> To be done: Copy the article on Microsoft's enterprise business starting with "Whether or not" and going on through "store data overseas.", and change "competitive tech market" to "crowded tech market" wherever it appears in that span.

Microsoft Banking On Populist Groundswell To Lift Enterprise Business
Microsoft (NASDAQ: MSFT) is set to announce its fiscal Q2 2014 financial results after the market closes Thursday, January 23 (today). The Wall Street consensus expectation is for Microsoft to post earnings of 67 cents a share on a top line of $23.5 billion.
Whether or not Microsoft misses or hits the estimate, the stock is unlikely to experience major swings. Most investors are more concerned on who will succeed CEO Steve Ballmer, and more notably, the strategies that Microsoft will use to navigate the current competitive tech market.
Meanwhile, Microsoft has made a move that has the potential to lift its enterprise business. This move will allow it to maximize its strength in the enterprise market at a time when the consumer market presents continued uncertainty. Microsoft General Counsel Brad Smith in a Wednesday interview with the Financial Times at the World Economic Forum in Davos, Switzerland, said that Microsoft will let foreign customers to store data overseas.
Riding On The Anti-Spying Wave
Microsoft’s new position comes at a time when the populist call is that of anti-espionage. Technology companies have had issues reassuring customers over the safety of their data following revelations by former NSA contractor Edward Snowden regarding the extent of NSA spying.

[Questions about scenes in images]
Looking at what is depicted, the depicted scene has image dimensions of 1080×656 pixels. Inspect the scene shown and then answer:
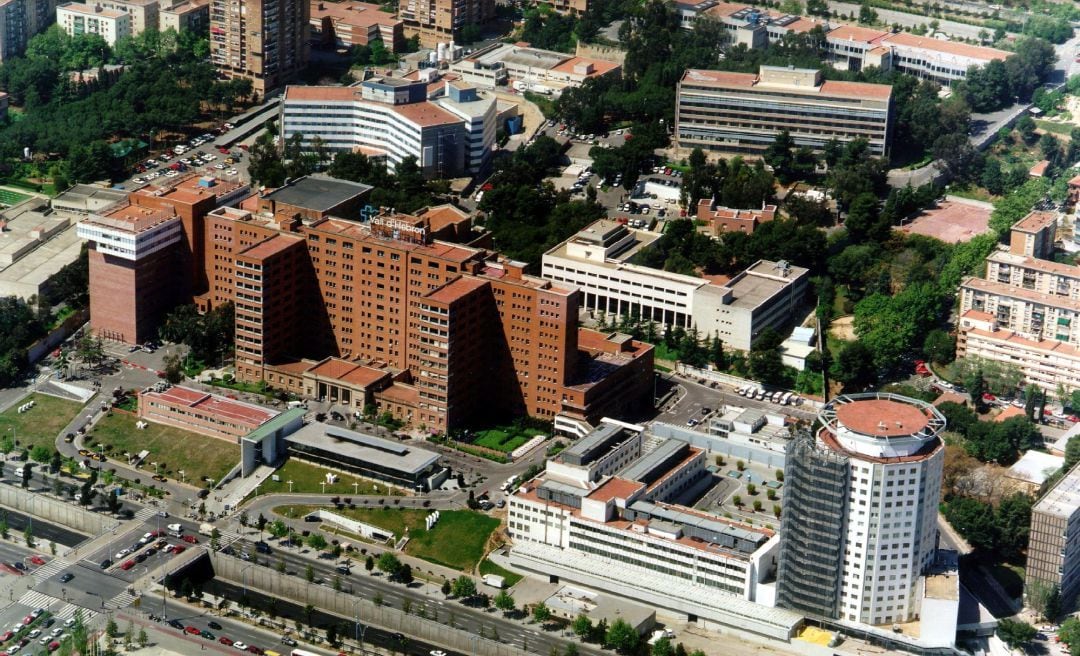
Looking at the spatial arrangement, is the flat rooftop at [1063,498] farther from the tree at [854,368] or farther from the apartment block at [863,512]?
the tree at [854,368]

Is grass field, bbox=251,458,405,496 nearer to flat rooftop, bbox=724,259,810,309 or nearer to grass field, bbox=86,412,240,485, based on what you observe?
grass field, bbox=86,412,240,485

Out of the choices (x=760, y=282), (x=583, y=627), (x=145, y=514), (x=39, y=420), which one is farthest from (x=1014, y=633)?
(x=39, y=420)

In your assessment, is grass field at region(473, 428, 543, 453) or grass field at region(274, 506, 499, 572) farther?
grass field at region(473, 428, 543, 453)

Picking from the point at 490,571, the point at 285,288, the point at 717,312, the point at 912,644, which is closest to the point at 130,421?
the point at 285,288

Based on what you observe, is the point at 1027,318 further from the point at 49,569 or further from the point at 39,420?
the point at 49,569

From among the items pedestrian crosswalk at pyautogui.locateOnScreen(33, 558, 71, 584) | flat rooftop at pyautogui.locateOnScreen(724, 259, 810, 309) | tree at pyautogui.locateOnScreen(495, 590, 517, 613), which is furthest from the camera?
flat rooftop at pyautogui.locateOnScreen(724, 259, 810, 309)

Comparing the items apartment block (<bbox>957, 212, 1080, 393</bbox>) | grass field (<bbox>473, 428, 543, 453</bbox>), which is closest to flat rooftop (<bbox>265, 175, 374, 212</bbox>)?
grass field (<bbox>473, 428, 543, 453</bbox>)
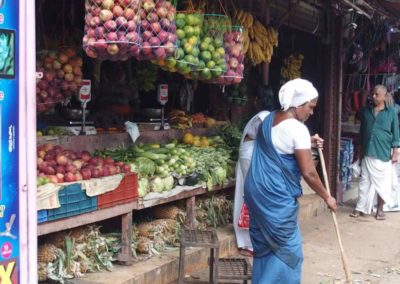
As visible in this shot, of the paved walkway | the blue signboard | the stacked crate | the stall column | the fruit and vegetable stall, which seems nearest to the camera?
the blue signboard

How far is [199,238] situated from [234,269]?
0.43 m

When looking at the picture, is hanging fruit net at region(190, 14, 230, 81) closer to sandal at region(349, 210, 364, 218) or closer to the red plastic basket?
the red plastic basket

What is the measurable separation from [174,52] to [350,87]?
6.87m

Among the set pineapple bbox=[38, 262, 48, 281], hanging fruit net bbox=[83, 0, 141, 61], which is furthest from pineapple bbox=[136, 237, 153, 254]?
hanging fruit net bbox=[83, 0, 141, 61]

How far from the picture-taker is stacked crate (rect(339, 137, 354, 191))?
9.35m

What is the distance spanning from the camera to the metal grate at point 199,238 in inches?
181

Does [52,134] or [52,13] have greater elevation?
[52,13]

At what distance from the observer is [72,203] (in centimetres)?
438

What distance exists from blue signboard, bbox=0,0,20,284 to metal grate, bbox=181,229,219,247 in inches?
79.2

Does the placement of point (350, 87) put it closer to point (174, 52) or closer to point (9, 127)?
point (174, 52)

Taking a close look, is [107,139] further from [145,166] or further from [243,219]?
[243,219]

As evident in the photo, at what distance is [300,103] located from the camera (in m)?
3.92

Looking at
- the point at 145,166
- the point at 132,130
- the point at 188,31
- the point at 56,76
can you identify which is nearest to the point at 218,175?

> Solution to this task:
Whether or not Microsoft misses or hits the estimate, the stock is unlikely to experience major swings. Most investors are more concerned on who will succeed CEO Steve Ballmer, and more notably, the strategies that Microsoft will use to navigate the current crowded tech market.
Meanwhile, Microsoft has made a move that has the potential to lift its enterprise business. This move will allow it to maximize its strength in the enterprise market at a time when the consumer market presents continued uncertainty. Microsoft General Counsel Brad Smith in a Wednesday interview with the Financial Times at the World Economic Forum in Davos, Switzerland, said that Microsoft will let foreign customers to store data overseas.